■ WORK INSTRUCTIONS
1 - In the post on best and worst film viewings of 2016, copy the passage word for word from "It's not all" up to and including "(1994, Peter Jackson)".
2 - What rule does the post on best and worst film viewings of 2016 say applies to its list?
3 - Please continue the post on best and worst film viewings of 2016, starting after its last line.

■ TEXT SHOWN
Posted on the 29 December 2016 by Christopher Saunders

Best and Worst Film Viewings of 2016

2016: The Bubonic Plague of Years

Ugh.
Nobody needs reminding that 2016 has been monumentally awful - politically, culturally, socially and personally. Fame killed more people this year than Ebola, or at least it seems that way from the incessant drumbeat of celebrity deaths. I lost my job and spent months fighting for my sanity. America apparently lost theirs, and our best hope is that we aren't all dead by 2020.
It's not all bad, though. I read a personal record number of books, wrote some long-form history articles I'm proud of, and saw a huge collection of movies. Therefore, there's a larger than usual pool of movies to choose from, with a nice mix of classics, foreign films and obscure gems to peruse. Get ready for references we don't understand and words we can't repeat!

The Best:
Best and Worst Film Viewings of 2016
Same rules as usual apply: first-time viewings only. Despite their diverse provenance, it looks like political allegories and stylish crime movies dominate this year's list. Wonder why that could be?
10. Heavenly Creatures (1994, Peter Jackson)

Dataset records:
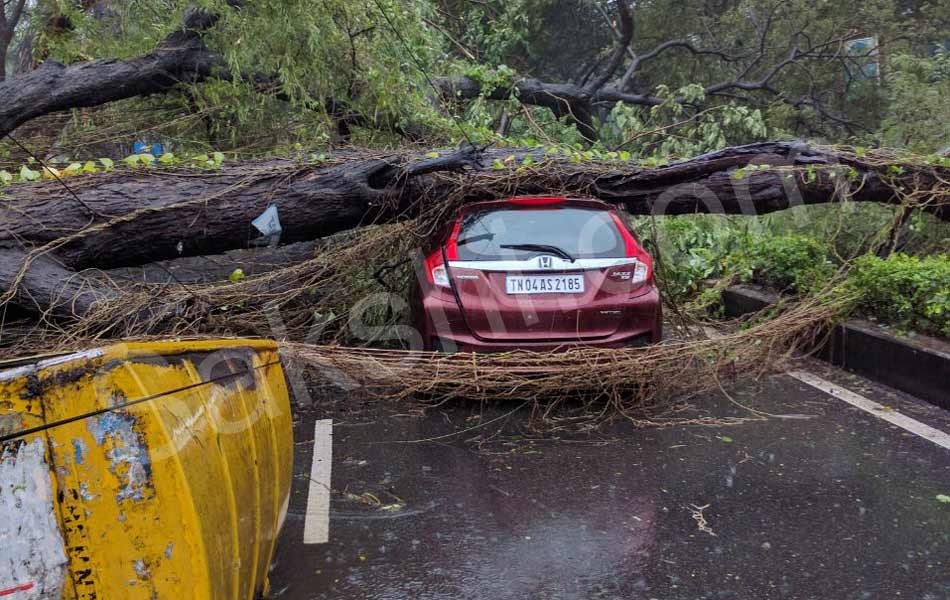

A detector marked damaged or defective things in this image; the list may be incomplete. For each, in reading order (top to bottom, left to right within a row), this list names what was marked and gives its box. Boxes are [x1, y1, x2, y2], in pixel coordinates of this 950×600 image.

damaged red car [410, 196, 660, 352]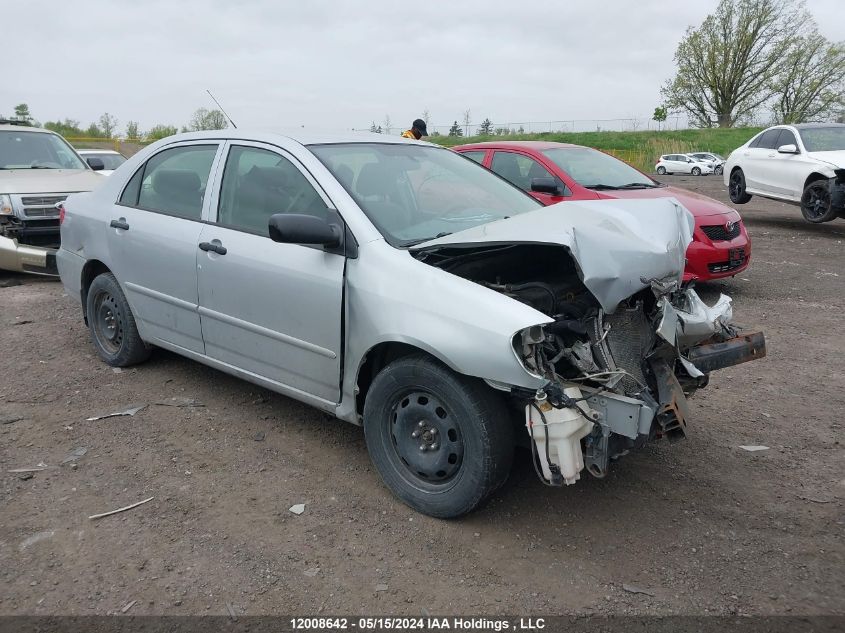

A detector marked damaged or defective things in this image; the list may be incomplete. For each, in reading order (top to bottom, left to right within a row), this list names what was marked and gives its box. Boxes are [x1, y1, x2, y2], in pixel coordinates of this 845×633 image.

crumpled hood [804, 149, 844, 168]
crumpled hood [0, 169, 105, 194]
bent bumper [0, 235, 58, 274]
crumpled hood [412, 198, 696, 312]
severe front damage [410, 200, 764, 486]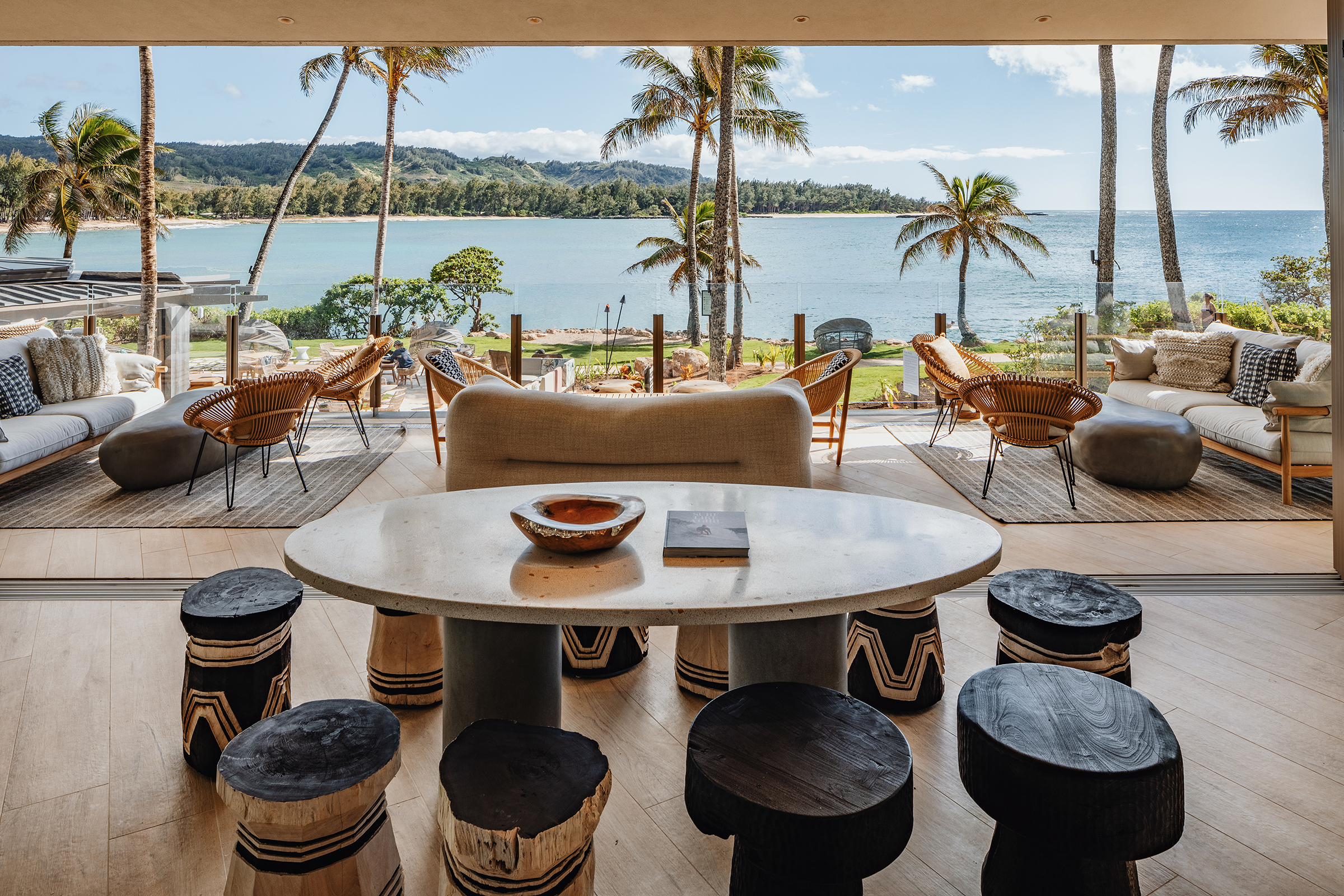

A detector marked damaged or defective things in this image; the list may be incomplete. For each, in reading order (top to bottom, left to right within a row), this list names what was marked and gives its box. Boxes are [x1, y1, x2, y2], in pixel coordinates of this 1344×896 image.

charred wood stool [178, 571, 302, 775]
charred wood stool [367, 609, 446, 708]
charred wood stool [562, 627, 650, 676]
charred wood stool [668, 627, 726, 694]
charred wood stool [851, 596, 945, 712]
charred wood stool [981, 567, 1138, 685]
charred wood stool [215, 699, 401, 896]
charred wood stool [439, 717, 614, 896]
charred wood stool [681, 681, 914, 892]
charred wood stool [954, 663, 1183, 896]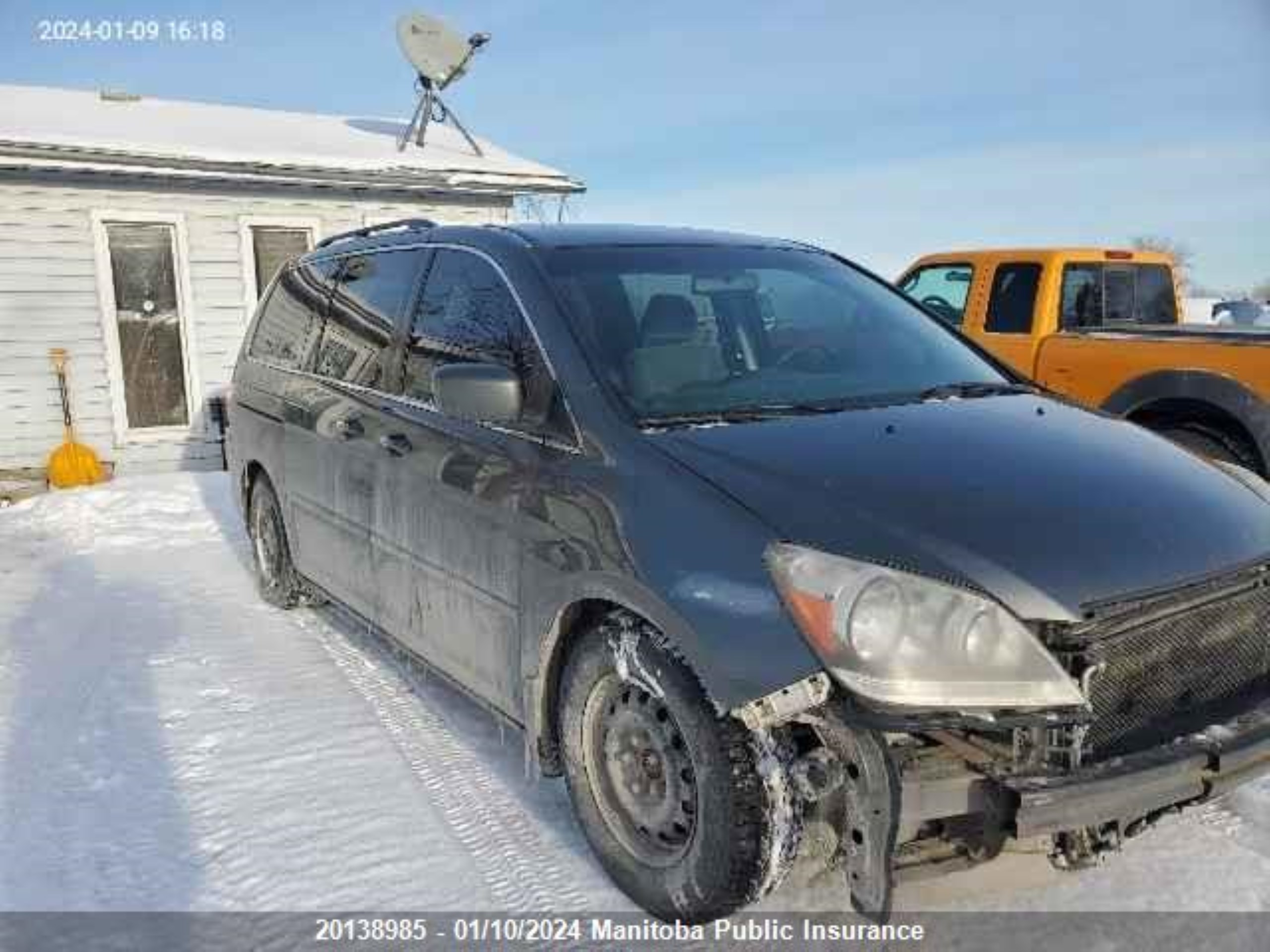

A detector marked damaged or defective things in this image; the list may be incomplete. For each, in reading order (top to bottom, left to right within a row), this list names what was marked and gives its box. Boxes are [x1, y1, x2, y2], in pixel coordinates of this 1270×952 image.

damaged front end [736, 558, 1270, 919]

■ SET OF ANSWERS
1 -
It's not all bad, though. I read a personal record number of books, wrote some long-form history articles I'm proud of, and saw a huge collection of movies. Therefore, there's a larger than usual pool of movies to choose from, with a nice mix of classics, foreign films and obscure gems to peruse. Get ready for references we don't understand and words we can't repeat!

The Best:
Best and Worst Film Viewings of 2016
Same rules as usual apply: first-time viewings only. Despite their diverse provenance, it looks like political allegories and stylish crime movies dominate this year's list. Wonder why that could be?
10. Heavenly Creatures (1994, Peter Jackson)

2 - Only first-time viewings count.

3 -
Best and Worst Film Viewings of 2016
Innumerable films chronicle murderous duos, yet Heavenly Creatures seems particularly unsettling. Perhaps because its heroines have no claim to disadvantage or deprivation, no excuse making. They're simply misfits devoured by their fantasies, defending their imagination against the real world's intrusion. Peter Jackson shows a delicacy and inventiveness scarcely glimpsed in his later day epics; the movie's equal parts inventive, tragic and deeply disturbing.
9. Many Wars Ago (1970, Francesco Rosi)
Best and Worst Film Viewings of 2016
Francesco Rosi's epic stands atop the list of World War I movies. With an anger that makes All Quiet on the Western Front look jingoistic, it paints Italy's Alpine misadventures against Austria as a nightmare of nationalist pride and self-inflicted carnage, where avalanches and firing squads prove more dangerous than the enemy. War becomes a cosmic catastrophe, which neither our heroes nor their commanding officers can possibly stop.
8. Purple Noon (1960, Rene Clement)
Best and Worst Film Viewings of 2016
Alain Delon's never been better than this gorgeous adaptation of The Talented Mr. Ripley. Patricia Highsmith's sleek, scheming mystery man is a perfect fit for Delon, who turns sociopathy into a winking, engaging game. We might not like Tom Ripley but we love watching him, his improbable scheme unfolding against beautiful scenery and a leisurely plot. As travelogue thrillers go, it rivals The Day of the Jackal as the best of its kind.
7. The Hireling (1973, Alan Bridges)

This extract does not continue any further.